Amateurs Triumph in Giaconda Smile
Aldous Huxley’s suspense play The Giaconda Smile, is no easy undertaking for amateurs. But Producer Tony Kilshawe triumphed at The Astor Theatre, Deal, last week. I found Tony Kilshawe in great form as the ageing philanderer wrongly accused of murdering his wife. His performance was only bettered by the characterisation of Dorothy Abbott as the embittered and vengeful woman who had loved him. A contrast of some brilliance came from Rosemary Connolly, who portrayed beautifully the gamin girl involved as the pregnant second wife. Doris Cohen presented a strong performance as the vitriolic nursing sister bent on bringing her former employer to justice, but Conrad Sherwin seemed uneasy as the doctor who worked hard for eventual justice. There were good supporting roles from Clare Bradshaw, Andrew Lawson, Jacqueline Ward and Ronald Latham.



another review
"The Gioconda Smile (by Aldous Huxley; produced by Shepard Traube) was a Huxley short story and film before becoming a play. Its trick ironic plot still had a certain crude fascination on Broadway [when it opened] . . . but The Gioconda Smile offered mournful proof of what the stage can do to harm a piece of writing and of how time can accentuate a writer's faults. . . . The play hardly purports to be a mystery; but in return it insists on being just about everything else, psychological and emotional, cultural and philosophic. There is a large mass of death cells and thunderstorms, bloody hands, and lethal highballs; of human beings maddened by guilt, crazed with fear, foul-mouthed from frustration. There is a potpourri of metaphysics from the Gospels to Kierkegaard; of poetry from Marvell to Shelley; of painting from Modigliani to Cézanne.

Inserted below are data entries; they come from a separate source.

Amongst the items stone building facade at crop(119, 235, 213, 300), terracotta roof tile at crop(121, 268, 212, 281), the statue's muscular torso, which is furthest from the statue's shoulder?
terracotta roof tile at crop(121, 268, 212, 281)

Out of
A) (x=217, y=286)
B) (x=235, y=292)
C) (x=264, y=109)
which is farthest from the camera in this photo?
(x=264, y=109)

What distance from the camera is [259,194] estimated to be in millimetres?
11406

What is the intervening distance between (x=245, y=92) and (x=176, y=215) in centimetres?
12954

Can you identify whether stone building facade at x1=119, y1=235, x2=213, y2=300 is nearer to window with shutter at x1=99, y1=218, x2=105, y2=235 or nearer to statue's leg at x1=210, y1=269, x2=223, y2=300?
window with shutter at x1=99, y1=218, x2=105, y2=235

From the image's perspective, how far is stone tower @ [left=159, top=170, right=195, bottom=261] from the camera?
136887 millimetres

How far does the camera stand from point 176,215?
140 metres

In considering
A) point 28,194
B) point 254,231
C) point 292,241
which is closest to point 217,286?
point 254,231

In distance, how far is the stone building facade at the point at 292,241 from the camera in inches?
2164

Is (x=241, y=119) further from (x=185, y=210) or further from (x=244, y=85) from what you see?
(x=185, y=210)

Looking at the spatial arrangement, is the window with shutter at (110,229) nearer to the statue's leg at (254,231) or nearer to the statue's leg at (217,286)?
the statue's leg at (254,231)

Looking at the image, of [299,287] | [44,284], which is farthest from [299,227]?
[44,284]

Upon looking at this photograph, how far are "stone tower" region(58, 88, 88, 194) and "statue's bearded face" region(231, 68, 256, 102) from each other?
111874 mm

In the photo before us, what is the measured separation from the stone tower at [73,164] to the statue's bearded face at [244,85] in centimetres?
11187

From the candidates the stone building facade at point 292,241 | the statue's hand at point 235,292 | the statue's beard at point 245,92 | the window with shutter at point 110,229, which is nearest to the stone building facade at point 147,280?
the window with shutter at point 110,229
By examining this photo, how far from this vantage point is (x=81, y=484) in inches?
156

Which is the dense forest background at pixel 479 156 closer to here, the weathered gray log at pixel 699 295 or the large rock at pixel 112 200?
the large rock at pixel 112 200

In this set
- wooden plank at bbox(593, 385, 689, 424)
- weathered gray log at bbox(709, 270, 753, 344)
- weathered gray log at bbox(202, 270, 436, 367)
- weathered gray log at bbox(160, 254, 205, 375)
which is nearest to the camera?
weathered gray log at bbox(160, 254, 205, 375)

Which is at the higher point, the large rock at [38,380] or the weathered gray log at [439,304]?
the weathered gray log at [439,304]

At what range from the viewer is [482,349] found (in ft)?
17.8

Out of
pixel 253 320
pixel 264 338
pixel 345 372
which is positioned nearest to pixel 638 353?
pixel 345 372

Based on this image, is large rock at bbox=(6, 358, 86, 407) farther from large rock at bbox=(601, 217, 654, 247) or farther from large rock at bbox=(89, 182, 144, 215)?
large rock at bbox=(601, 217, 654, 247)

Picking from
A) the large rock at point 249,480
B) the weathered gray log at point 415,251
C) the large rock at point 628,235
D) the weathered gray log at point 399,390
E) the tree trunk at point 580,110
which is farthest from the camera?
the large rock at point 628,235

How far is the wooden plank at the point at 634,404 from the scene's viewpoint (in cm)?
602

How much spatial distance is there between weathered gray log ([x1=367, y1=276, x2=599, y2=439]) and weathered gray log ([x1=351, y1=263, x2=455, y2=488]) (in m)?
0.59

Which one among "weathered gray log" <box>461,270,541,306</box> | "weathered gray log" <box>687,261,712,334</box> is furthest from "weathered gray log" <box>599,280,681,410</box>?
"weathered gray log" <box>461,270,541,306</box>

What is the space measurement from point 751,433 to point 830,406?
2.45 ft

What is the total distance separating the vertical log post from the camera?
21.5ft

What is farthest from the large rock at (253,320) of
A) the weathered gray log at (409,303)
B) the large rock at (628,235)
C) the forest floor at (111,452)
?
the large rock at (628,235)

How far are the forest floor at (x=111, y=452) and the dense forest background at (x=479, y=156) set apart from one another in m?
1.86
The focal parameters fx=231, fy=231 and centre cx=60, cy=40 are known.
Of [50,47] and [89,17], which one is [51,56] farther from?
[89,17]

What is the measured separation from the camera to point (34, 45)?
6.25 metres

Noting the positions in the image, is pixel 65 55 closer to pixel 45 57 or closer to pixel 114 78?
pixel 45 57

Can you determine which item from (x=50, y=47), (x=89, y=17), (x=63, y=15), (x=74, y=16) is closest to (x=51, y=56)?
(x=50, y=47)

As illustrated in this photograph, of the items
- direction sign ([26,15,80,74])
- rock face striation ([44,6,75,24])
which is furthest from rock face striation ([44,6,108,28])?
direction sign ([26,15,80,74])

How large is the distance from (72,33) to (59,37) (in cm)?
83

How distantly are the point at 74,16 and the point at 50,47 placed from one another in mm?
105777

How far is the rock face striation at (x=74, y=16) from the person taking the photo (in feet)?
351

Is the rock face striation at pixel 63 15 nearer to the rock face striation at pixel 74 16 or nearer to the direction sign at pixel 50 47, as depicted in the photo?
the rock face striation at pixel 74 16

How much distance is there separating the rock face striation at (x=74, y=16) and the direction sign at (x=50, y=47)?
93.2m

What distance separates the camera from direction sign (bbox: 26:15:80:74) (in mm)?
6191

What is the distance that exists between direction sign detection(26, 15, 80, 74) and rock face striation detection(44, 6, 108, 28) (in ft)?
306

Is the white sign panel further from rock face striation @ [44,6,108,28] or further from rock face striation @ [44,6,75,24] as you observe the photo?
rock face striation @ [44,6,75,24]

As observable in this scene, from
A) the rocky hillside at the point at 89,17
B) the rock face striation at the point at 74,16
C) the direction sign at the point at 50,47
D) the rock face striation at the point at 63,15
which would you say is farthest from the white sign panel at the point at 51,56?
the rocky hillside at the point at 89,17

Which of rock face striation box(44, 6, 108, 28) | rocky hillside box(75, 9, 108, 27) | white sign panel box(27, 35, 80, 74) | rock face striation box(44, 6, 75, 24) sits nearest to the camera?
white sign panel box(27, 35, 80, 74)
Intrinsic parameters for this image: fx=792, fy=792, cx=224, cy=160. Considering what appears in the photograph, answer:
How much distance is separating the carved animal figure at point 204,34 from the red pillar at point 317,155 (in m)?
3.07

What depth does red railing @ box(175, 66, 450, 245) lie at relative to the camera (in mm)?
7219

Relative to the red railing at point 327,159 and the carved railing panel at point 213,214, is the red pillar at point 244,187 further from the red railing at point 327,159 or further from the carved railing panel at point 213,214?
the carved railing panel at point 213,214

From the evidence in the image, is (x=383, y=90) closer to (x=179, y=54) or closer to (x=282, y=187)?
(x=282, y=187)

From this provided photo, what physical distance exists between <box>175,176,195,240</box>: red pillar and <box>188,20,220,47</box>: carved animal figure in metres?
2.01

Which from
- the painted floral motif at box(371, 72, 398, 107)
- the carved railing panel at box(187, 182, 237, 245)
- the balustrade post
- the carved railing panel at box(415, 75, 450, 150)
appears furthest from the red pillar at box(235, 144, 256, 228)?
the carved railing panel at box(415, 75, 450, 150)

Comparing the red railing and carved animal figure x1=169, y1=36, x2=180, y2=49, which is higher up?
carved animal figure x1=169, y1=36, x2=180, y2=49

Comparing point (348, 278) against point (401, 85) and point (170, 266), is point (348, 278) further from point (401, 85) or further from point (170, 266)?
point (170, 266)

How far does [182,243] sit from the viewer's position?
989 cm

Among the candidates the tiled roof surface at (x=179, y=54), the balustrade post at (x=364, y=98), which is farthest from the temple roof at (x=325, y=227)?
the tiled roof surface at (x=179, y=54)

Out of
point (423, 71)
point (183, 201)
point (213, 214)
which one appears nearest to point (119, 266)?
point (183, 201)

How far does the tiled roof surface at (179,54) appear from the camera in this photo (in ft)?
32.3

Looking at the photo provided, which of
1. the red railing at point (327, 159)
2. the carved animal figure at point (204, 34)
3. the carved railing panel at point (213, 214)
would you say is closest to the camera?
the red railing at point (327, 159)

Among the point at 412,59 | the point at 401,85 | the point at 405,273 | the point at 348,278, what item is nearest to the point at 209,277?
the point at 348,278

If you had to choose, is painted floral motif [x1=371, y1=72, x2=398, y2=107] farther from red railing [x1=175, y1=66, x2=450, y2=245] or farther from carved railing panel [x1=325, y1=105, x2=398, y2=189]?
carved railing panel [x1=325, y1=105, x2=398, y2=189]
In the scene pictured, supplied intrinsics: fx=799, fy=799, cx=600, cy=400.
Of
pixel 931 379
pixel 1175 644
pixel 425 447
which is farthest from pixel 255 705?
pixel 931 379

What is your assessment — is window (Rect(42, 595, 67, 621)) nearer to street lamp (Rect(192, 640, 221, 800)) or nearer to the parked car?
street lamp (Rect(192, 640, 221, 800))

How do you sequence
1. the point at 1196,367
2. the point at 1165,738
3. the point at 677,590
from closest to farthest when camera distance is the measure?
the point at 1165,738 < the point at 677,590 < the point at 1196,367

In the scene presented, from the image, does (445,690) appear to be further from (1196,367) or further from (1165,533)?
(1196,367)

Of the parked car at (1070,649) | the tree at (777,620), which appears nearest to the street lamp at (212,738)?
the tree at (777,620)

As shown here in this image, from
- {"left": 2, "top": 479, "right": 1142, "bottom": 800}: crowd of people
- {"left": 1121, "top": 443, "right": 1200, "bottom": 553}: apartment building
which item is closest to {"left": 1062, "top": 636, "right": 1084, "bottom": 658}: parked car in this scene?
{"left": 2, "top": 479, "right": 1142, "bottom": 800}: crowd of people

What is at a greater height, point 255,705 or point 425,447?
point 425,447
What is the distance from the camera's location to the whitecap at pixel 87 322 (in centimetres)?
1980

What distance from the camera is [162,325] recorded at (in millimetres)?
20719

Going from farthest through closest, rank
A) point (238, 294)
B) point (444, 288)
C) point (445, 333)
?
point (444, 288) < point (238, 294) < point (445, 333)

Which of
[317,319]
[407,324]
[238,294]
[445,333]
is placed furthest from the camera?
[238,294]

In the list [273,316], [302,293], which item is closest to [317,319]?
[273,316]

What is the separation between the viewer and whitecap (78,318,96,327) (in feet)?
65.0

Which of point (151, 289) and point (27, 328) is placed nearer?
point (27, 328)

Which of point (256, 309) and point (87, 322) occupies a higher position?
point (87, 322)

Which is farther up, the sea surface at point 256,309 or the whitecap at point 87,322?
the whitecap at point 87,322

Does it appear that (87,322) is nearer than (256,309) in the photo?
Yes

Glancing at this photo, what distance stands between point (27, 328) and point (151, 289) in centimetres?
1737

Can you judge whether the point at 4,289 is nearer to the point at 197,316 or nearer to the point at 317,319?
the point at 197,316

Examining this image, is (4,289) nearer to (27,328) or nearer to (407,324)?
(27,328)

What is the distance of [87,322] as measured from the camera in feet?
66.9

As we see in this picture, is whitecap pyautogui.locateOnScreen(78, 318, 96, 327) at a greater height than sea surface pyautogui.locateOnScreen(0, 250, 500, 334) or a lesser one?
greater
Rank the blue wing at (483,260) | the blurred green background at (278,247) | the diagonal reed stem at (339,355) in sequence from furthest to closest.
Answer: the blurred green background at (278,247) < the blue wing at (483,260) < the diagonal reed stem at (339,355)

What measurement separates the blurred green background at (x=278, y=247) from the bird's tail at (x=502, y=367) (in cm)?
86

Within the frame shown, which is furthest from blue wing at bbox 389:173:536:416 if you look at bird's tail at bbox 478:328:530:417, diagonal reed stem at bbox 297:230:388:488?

The result, though sometimes good talk and sometimes good purple theater, is a kind of botch. . . . But, like many essentially critical talents seeking to be creative, he goes to extremes, and overcreates; when he isn't being literary, he is being lurid. And here, without the armor of style, he lunges out with every rusty saber of theatricalism. The Gioconda smile is rather a maniacal laugh. And the production--with Basil Rathbone hamming as the husband and Valerie Taylor brilliantly overacting as the woman scorned-- adds thumping the pedal to banging the keys."